[Begin TEXT SHOWN]

PostgreSQL 12 comes with a new feature called generated columns. Other popular RDBMSes already support generated columns as “computed columns” or “virtual columns.” With Postgres 12, you can now use it in PostgreSQL as well. Read on to learn more.

What is a generated column?

A generated column is sort of like a view, but for columns. Here’s a basic example:

db=# CREATE TABLE t (w real, h real, area real GENERATED ALWAYS AS (w*h) STORED);
db=# INSERT INTO t (w, h) VALUES (10, 20);
db=# SELECT * FROM t;
 w  | h  | area
 10 | 20 |  200
(1 row)


We created a table t with two regular columns called w and h, and a generated column called area. The value of area is computed at row creation time, and is persisted onto the disk.

The value of generated columns are recomputed when the row is updated:

db=# UPDATE t SET w=40;
db=# SELECT * FROM t;
 w  | h  | area
 40 | 20 |  800
(1 row)


Such functionality was earlier usually achieved with triggers, but with generated columns this becomes much more elegant and cleaner.

A few points you should know about generated columns:

  • Persistence: Currently, the value of generated columns have to be persisted, and cannot be computed on the fly at query time. The “STORED” keyword must be present in the column definition.
  • The Expression: The expression used to compute the value has to be immutable, that is, it has to be deterministic. It can depend on other columns, but not other generated columns, of the table.
  • Indexes: Generated columns can be used in indexes, but cannot be used as a partition key for partitioned tables.

[End TEXT SHOWN]

* **SET TASK 1**
Output the entries verbatim, beginning at the line that contains "Taking a look at the photo, does" and continuing through the last line of the entries.
The entries have no connection to the article on PostgreSQL generated columns.

[Begin MATERIAL SUPPLIED]

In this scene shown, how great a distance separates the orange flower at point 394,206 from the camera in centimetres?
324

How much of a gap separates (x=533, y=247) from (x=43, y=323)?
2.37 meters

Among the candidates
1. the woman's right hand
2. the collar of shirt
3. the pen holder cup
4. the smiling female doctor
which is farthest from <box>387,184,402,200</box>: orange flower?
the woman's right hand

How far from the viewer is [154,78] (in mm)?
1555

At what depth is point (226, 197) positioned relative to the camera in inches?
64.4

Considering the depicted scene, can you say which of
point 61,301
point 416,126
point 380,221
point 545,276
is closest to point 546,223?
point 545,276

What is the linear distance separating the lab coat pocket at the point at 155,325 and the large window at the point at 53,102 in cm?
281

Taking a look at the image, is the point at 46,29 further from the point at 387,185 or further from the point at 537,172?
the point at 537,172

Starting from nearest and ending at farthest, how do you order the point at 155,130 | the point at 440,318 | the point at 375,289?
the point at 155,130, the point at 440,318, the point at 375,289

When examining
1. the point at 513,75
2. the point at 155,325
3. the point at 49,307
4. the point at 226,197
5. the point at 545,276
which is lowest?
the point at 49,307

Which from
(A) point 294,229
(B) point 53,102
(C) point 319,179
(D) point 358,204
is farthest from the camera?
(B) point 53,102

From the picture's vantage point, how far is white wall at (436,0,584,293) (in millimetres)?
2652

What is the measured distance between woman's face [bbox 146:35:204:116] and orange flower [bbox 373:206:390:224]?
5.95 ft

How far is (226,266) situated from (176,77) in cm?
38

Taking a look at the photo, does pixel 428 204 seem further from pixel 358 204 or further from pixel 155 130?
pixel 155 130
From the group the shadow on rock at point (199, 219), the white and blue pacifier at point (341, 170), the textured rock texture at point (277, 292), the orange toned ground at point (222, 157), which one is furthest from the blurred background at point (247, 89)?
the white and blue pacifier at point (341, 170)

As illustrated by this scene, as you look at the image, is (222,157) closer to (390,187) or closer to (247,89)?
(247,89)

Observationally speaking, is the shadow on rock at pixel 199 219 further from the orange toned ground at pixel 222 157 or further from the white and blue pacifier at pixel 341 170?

[End MATERIAL SUPPLIED]

* **SET TASK 2**
In the PostgreSQL generated columns article, take the passage beginning at the words "db=# UPDATE t" and ending after "of the table.", and rewrite it with "triggers" changed to "stored procedures".

* **SOLUTION 1**
Taking a look at the photo, does pixel 428 204 seem further from pixel 358 204 or further from pixel 155 130?
pixel 155 130
From the group the shadow on rock at point (199, 219), the white and blue pacifier at point (341, 170), the textured rock texture at point (277, 292), the orange toned ground at point (222, 157), which one is furthest from the blurred background at point (247, 89)?
the white and blue pacifier at point (341, 170)

As illustrated by this scene, as you look at the image, is (222,157) closer to (390,187) or closer to (247,89)?
(247,89)

Observationally speaking, is the shadow on rock at pixel 199 219 further from the orange toned ground at pixel 222 157 or further from the white and blue pacifier at pixel 341 170?

* **SOLUTION 2**
db=# UPDATE t SET w=40;
db=# SELECT * FROM t;
 w  | h  | area
 40 | 20 |  800
(1 row)


Such functionality was earlier usually achieved with stored procedures, but with generated columns this becomes much more elegant and cleaner.

A few points you should know about generated columns:

  • Persistence: Currently, the value of generated columns have to be persisted, and cannot be computed on the fly at query time. The “STORED” keyword must be present in the column definition.
  • The Expression: The expression used to compute the value has to be immutable, that is, it has to be deterministic. It can depend on other columns, but not other generated columns, of the table.